Two months ago, Mr. Greenberg invoked his fifth amendment right against self-incrimination in refusing to answer questions from the SEC.

But what is at stake in any coming battle for control over AIG isn't just a grudge match, dramatically interesting though the idea may be. It is the question of how deeply involved AIG has become with the mortgage market and the problems that has caused this autumn for so many other financial giants.
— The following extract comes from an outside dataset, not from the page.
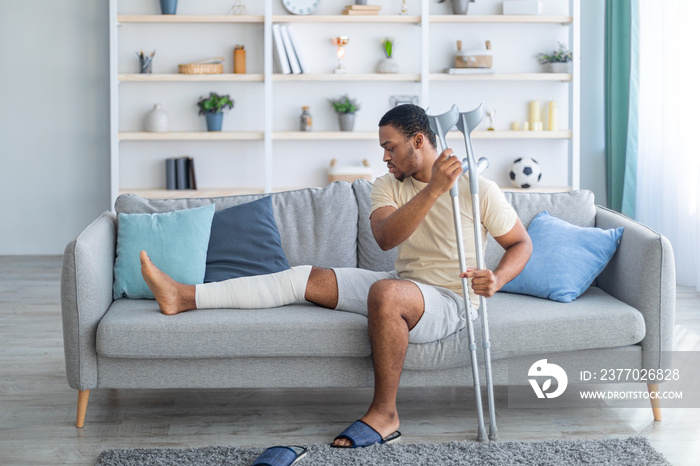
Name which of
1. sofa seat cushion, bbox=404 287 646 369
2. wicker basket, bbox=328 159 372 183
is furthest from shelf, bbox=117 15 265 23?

Is it hiding something important here, or will it likely emerge unscathed.

It is begining to appear that anyone who does emerge unscathed will be strengthened, not on general philosophical "that which does not kill me makes me stronger" grounds, but because so many competitors will have been ... well ... scathed.

Monday, November 5, 2007

The history of AIG

American Insurance Group is the sixth largest company in the world, according to Forbes.

It was founded by Cornelius Vander Starr, a native of California, of Dutch descent, 88 years ago, set up as a Shanghai-based operation selling insurance to the Chinese.
It was marvellously successful, and soon had operations around the world. Of course with the Communist takeover in the 1940s, the company moved its headquarters to New York.

Greenberg climbed up the corporate ladder as Vander Starr's protege, and became his successor when the company founder retired in the late 1960s. Soon thereafter, the company went public. Greenberg remained its chief for more than 35 years.

In October 2004 the New York Attorney General Eliot Spitzer, who has since become Governor, announced a lawsuit against Marsh & McLennan Companies -- a brokerage -- for steering clients to preferred insurers with whom the Company maintained lucrative payoff agreements, and for soliciting rigged bids for insurance contracts from the insurers.

Spitzer also announced in a release that two AIG executives had pleaded guilty to criminal charges in connection with all this steering and rigging.

The resultant brouhaha led to Greenberg's departure early the following year. In February 2006, the State of New York and the post-Greenberg management at AIG agreed to a settlement, including a fine of $1.6 billion.

Greenberg hasn't taken well to retirement. One doesn't get the impression that he's spent a lot of time at the Elba fishin' hole, kicking back with a brew. We'll get into what he HAS been up to, tomorrow.

Sunday, November 4, 2007

Greenberg to Return From Elba

I can just imagine that vein on Hank Greenberg's forehead. It's been throbbing painfully for two years now, ever since the board at American International Group forced him out as CEO and chairman.

He had turned that insurance company into a financial empire, and he must have felt some proprietary interest in it. Yet those who had been riding along on his coattails turned on him at the first whiff of scandal. That, at least, must be how it seemed to him.

Now, he may think of himself as a certain ex-Emperor on Elba, about to make his return. Such I infer, anyway, from Friday's news.

Greenberg has filed a document with the Securities and Exchange Commission that says that he and entities he controls, believe "there are opportunities to significantly improve the Issuer's [AIG's] performance and strategic direction, as well as the value of their investment."

The filing commits Greenberg to nothing, not even to "holding discussions" with other shareholders, a startlingly radicial possibility it mentions.

Why does one file a document with the SEC that says in effect, "I'm not all that happy with the return I'm getting and I might talk to some others to see if they feel the same way"? People who hold large chunks of stock in a publicly owned company are required to keep the public, and so the management of that company, apprised of their intentions, so there are no takeovers-by-ambush.

Despite all the cautious lawyerly wording, then, it appears that Greenberg is setting the stage and some sort of struggle for control may be in the offing.

Cool. Those of you fans who are new to corporate skullduggery might now have a lot of questions. Like: how important is AIG? What was the scandal that pressed Greenberg to give up the corner office? What resources does he have if he is in fact seeking to march on Paris? Why does he file this just now? I hope to address these in coming days.